KR102479498B1 - Method for preparing of foamed germicide using silver ion water - Google Patents

Abstract

The present invention relates to a method for producing a foam disinfectant using silver ionized water, and more specifically, contains silver ionized water to have an antibacterial effect, has a porosity of 10 to 20% and exhibits excellent solubility in water, It relates to a method for producing a foam disinfectant using silver ionized water capable of securing remarkably excellent stability even under the

Description

Manufacturing method of foam disinfectant using silver ion water {METHOD FOR PREPARING OF FOAMED GERMICIDE USING SILVER ION WATER}

The present invention relates to a method for producing a foam disinfectant using silver ionized water, and more specifically, contains silver ionized water to have an antibacterial effect, has a porosity of 10 to 20% and exhibits excellent solubility in water, It relates to a method for producing a foam disinfectant using silver ionized water capable of securing remarkably excellent stability even under the

The foam type disinfectant refers to a tablet form in which the organic acid decomposes carbonate on its own when in contact with water and generates carbon dioxide (CO ₂ ) gas to dissolve the main component and other auxiliary components.

On the other hand, potassium peroxide sulfate (monopersulfate compound) has a function as a strong non-chloride oxidizing agent that can be applied to various industrial fields as well as a general disinfectant. During the leather manufacturing process, tanning chemical agents, denture cleansers, swimming pool oxidants, circuit board etchants, pulp recycling, wood cleaning ), veterinary, etc., and can be applied where strong oxidizing power is required but relatively safety is required.

However, since potassium peroxide sulfate takes a granular form close to powder, there is a problem in that it is not easy to completely dissolve without a dissolution device, as well as a safety aspect for handlers when handling the powder.

Therefore, in order to compensate for the above problems, the present inventors have recognized that it is urgent to develop a method for preparing a foam disinfectant that has improved stability and is easily completely dissolved, and has completed the present invention.

Republic of Korea Patent Registration No. 10-1054947

An object of the present invention is foaming using silver ionized water, which has an antibacterial effect because it contains ionized water, has a porosity of 10 to 20%, exhibits excellent solubility in water, and can secure remarkably excellent stability even under harsh conditions.
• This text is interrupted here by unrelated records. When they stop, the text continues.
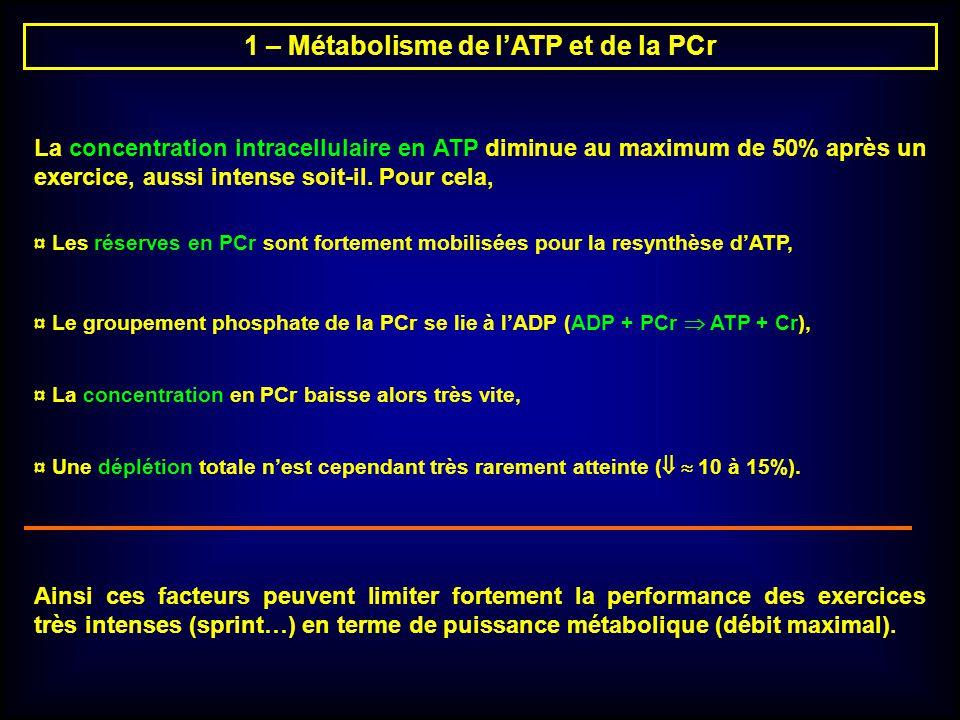 1 – Métabolisme de lATP et de la PCr La concentration intracellulaire en ATP diminue au maximum de 50% après un exercice, aussi intense soit-il. Pour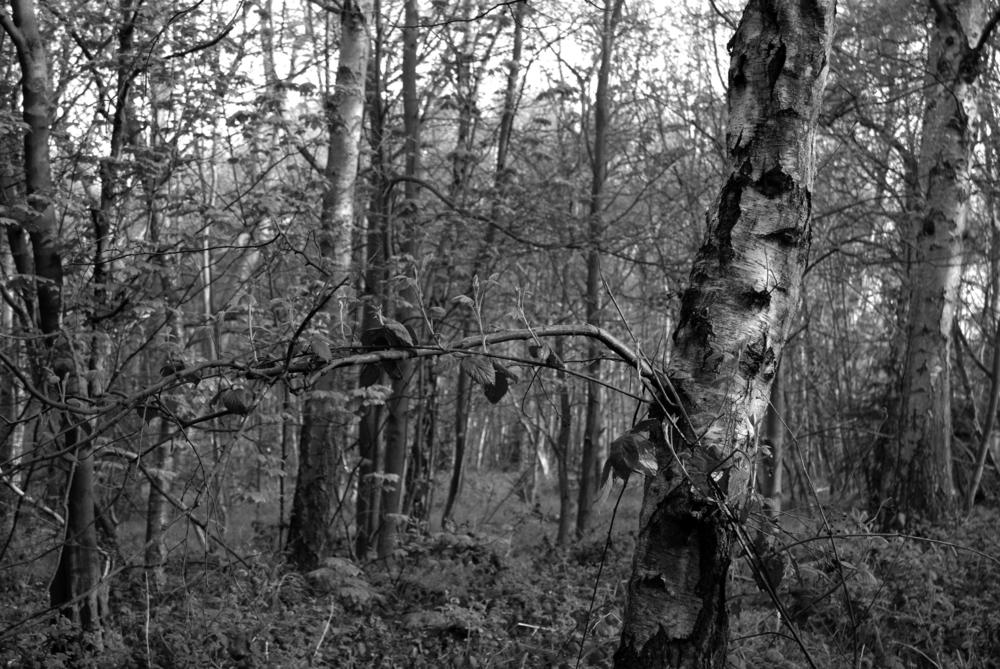 BW Bestwood  I-07.05.2012_Hock 0152.jpg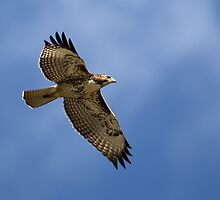 Red-Tail Hawk by Rob Lavoie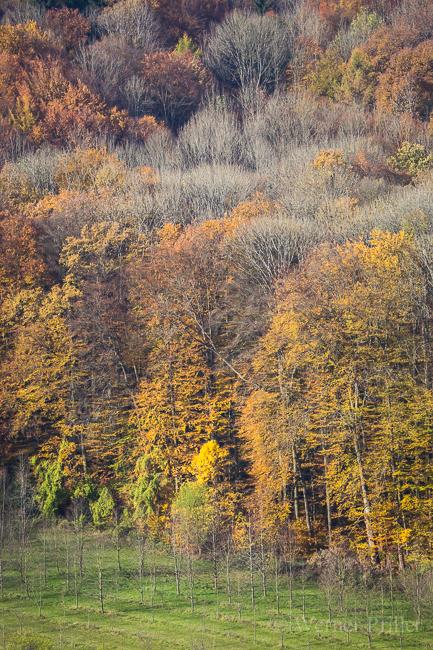 Herbst-4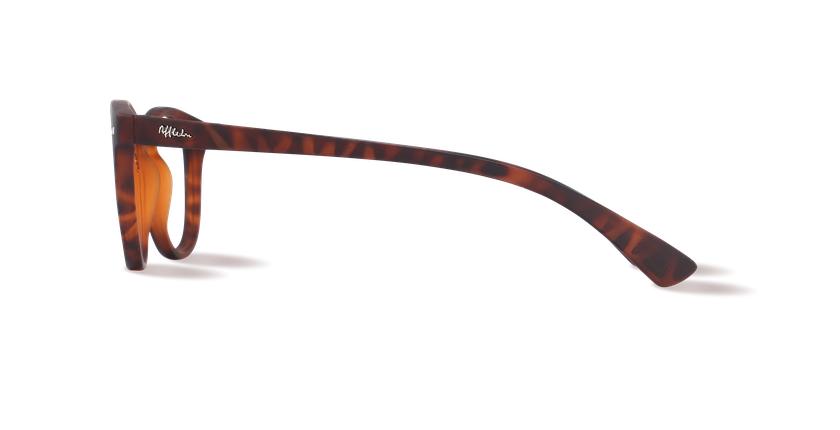 Óculos graduados MOD01P tartaruga  - Vista lateral
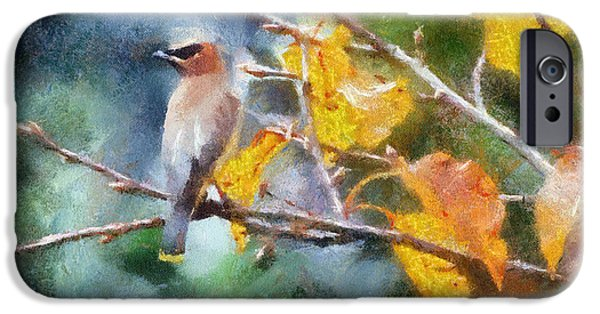 Leaves iPhone Cases - Autumn Waxwing iPhone Case by Kerri Farley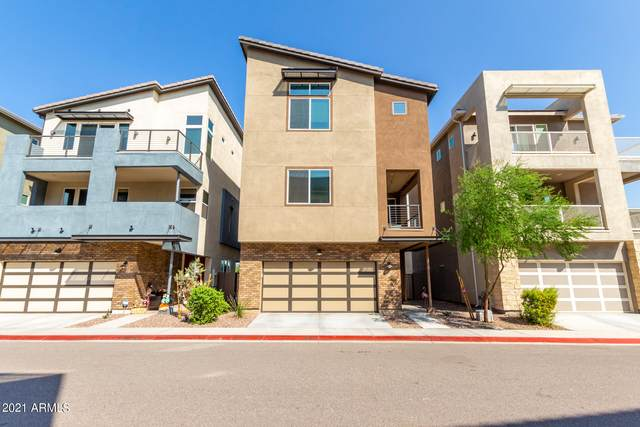1309 N Alison Way, Chandler, AZ 85226 (MLS #6295484) :: The Everest Team at eXp Realty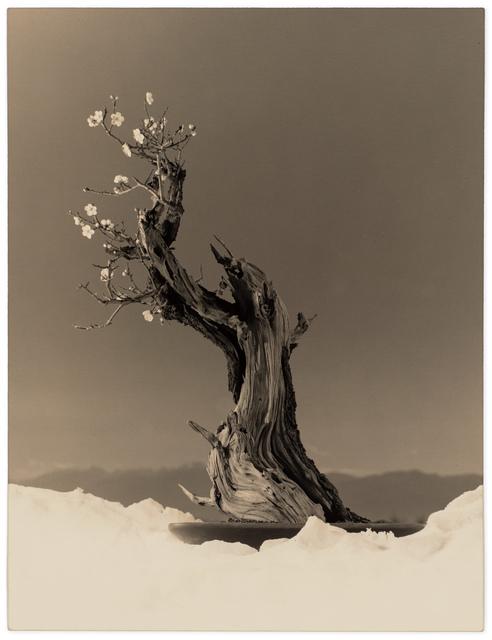 Yamamoto Masao, 'Bonsai #4023', 2019, Robert Koch Gallery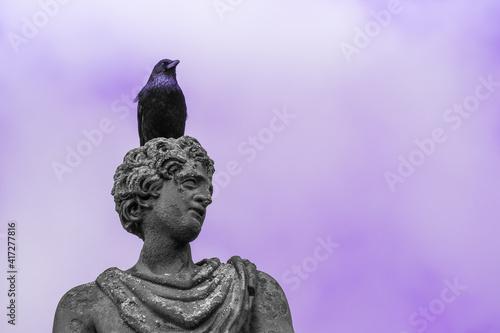 Fototapeta premium Black bird sitting on top of old sculpture. Raven. Purple background.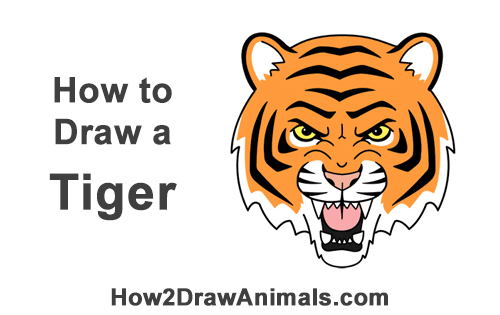 How to Draw Angry Roaring Cartoon Tiger Head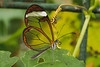 9-Oct-12  Glasswinged Butterfly (Greta Oto)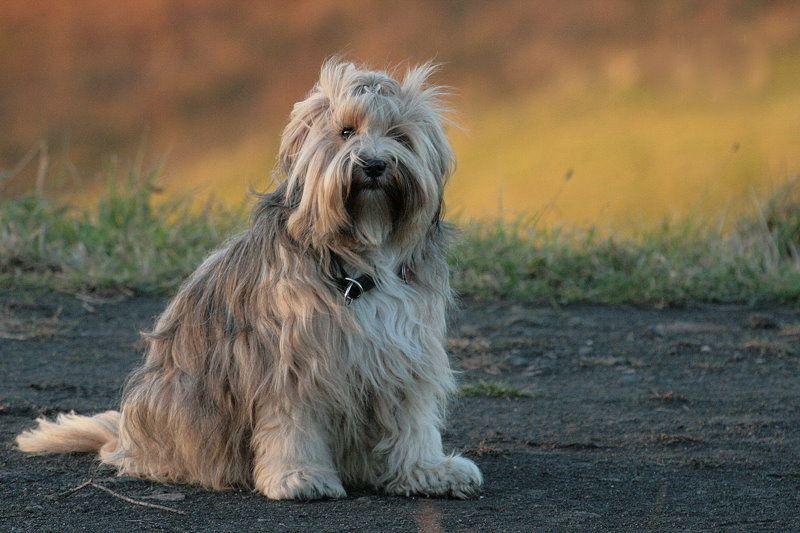Die Rasse des Tibet Terriers Tibet terrier, Terrier, Tibet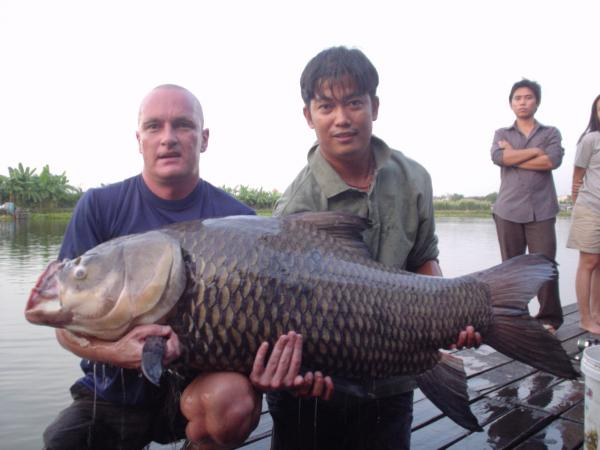 Giant siamese carp caught from Bungsamlan Lake Bangkok 60kg+.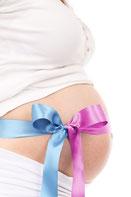 妊娠中の妊婦のお腹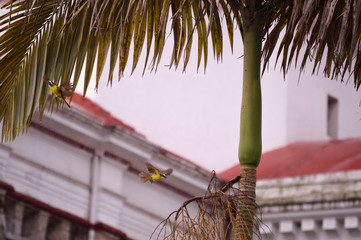 two birds and palm branches Puebla Mexico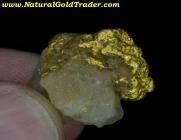 7.25 Gram Western Australia Gold & Quartz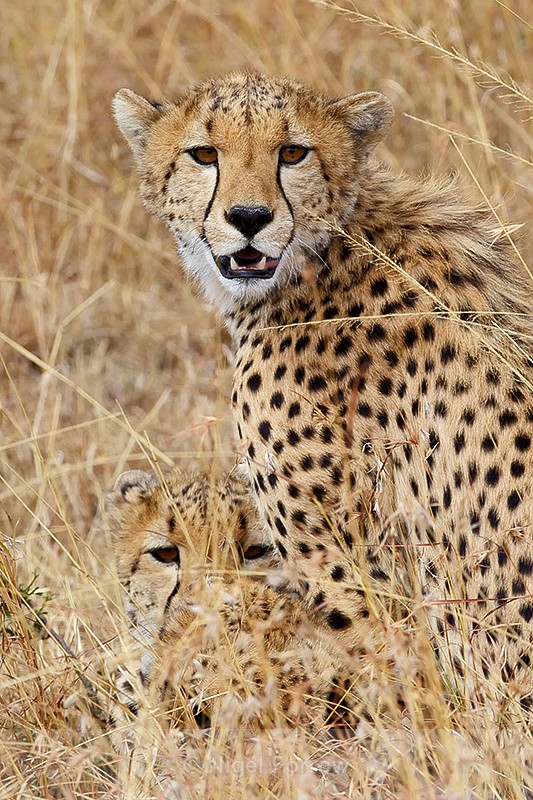 Cheetah brothers - Cheetah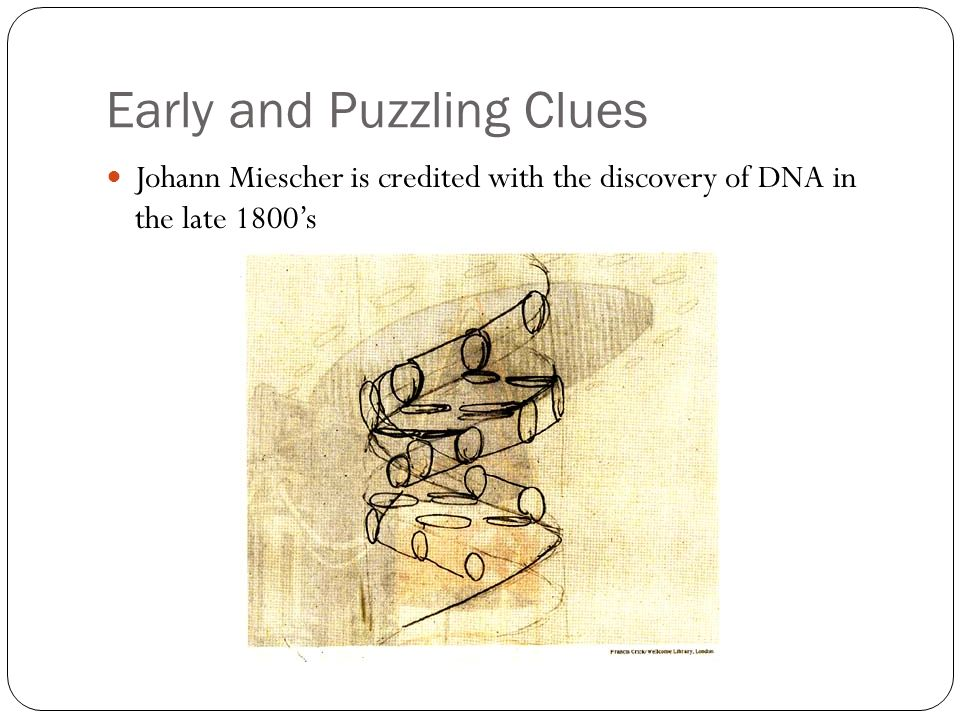 Early and Puzzling Clues Johann Miescher is credited with the discovery of DNA in the late 1800s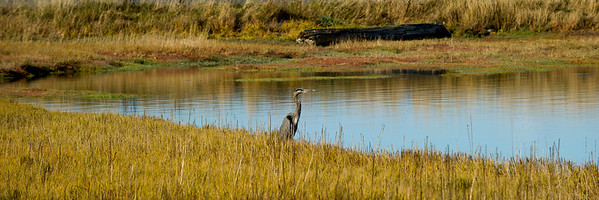 Great Blue Heron in Fisherman Bay
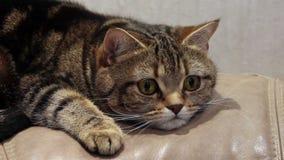 Gato nervioso de mentira en el sofá metrajes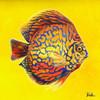 Bright Aquatic Life I Poster Print by Patricia Pinto - Item # VARPDX9212R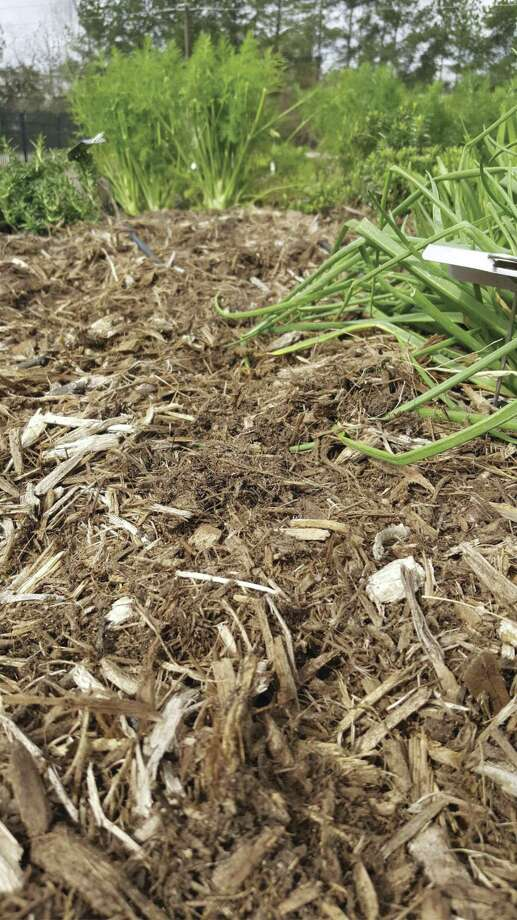 Hardwood mulch will add nutrients to your landscape as it composts.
It is to provide a method for preparing a fungicide.

The technical problems to be achieved by the present invention are not limited to the technical problems mentioned above, and other technical problems not mentioned can be clearly understood by those skilled in the art from the description of the present invention.

In order to achieve the above object, the present invention provides a method for preparing a foam disinfectant using silver ion water.

Hereinafter, this specification will be described in more detail.

The present invention provides a method for producing a foam disinfectant using silver ion water, characterized in that it comprises the following steps.

(S1) preparing a first mixture by mixing sodium bicarbonate and silver ionized water;

(S2) preparing a second mixture by adding citric acid and starch to the first mixture; and

(S3) molding the foamed disinfectant in the form of pellets from the second mixture with a tablet press.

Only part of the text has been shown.